Retraites : «convergence des régimes public et privé »( Bruno Le Roux)

 

Ce mercredi sur RMC et BFMTV, Jean-Jacques Bourdin recevait Bruno Le Roux, président du groupe PS à l’Assemblée nationale. Le député de Seine-Saint-Denis n’a pas souhaité commenter l’affaire DSK. Sur les retraites s’est prononcé pour une convergence des régimes de retraites public et privé.  Ce mercredi sur RMC et BFMTV, Bruno Le Roux est l’invité de Jean-Jean Jacques Bourdin. De 8h35 à 9h, le président du groupe Ps à l’Assemblée commente l’actualité politique et notamment l’affaire DSK et le non-lieu requis par le procureur. Il doit aussi revenir sur la politique de réforme du gouvernement et sur les municipales.
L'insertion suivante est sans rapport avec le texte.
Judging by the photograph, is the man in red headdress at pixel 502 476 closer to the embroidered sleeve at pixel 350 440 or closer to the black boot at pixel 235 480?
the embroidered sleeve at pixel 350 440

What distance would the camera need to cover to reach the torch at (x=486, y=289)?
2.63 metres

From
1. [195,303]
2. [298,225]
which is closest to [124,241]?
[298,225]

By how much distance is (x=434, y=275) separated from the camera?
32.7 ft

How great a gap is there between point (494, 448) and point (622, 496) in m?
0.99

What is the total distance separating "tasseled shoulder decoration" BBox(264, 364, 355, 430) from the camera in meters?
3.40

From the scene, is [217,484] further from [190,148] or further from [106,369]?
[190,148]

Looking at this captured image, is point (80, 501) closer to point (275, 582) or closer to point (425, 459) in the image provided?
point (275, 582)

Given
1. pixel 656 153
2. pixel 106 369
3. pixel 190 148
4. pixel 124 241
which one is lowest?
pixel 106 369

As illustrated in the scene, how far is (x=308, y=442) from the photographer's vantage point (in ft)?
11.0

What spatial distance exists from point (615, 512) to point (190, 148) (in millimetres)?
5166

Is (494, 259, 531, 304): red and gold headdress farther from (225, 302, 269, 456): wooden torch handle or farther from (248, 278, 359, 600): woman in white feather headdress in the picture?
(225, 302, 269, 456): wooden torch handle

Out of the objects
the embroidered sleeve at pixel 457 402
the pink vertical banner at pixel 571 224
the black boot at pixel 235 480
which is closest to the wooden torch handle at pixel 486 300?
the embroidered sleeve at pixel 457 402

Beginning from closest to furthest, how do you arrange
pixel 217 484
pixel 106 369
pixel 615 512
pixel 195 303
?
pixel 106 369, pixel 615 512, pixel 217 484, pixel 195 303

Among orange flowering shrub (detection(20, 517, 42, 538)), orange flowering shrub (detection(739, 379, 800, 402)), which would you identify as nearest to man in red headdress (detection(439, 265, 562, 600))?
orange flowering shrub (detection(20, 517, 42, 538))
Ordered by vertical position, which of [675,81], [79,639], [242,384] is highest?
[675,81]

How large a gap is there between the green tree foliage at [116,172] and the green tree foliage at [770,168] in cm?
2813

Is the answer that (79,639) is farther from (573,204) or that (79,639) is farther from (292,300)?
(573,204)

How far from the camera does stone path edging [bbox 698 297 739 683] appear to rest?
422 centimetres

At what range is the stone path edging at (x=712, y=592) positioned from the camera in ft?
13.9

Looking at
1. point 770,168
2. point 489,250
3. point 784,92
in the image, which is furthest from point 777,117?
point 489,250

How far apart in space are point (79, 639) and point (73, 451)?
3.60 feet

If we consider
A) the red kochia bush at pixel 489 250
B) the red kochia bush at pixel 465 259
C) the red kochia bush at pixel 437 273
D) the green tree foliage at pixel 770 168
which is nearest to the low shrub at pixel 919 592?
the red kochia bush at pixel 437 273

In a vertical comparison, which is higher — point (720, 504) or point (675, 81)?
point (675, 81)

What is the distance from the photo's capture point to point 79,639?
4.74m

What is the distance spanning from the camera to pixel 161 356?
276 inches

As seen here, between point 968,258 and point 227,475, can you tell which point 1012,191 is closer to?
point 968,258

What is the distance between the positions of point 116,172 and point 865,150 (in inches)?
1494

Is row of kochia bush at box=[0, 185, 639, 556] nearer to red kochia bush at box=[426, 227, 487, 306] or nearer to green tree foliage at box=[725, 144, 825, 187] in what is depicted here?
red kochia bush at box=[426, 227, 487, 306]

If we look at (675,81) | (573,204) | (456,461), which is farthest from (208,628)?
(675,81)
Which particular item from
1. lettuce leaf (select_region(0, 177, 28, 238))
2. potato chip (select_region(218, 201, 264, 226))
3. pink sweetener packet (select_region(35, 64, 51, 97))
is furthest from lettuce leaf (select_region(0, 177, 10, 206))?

Bruno Le Roux : « Aujourd’hui le système n’est pas sauvé. Les efforts demandés précédemment n’ont servi à rien. Il faut assurer la pérennisation de notre système. Il faut aller vers une convergence des régimes public et privé. Sur les régimes spéciaux, il faut voir les caractéristiques de chaque régime. J’attends les propositions du rapport Moreau. Il faut ouvrir tous les dossiers ».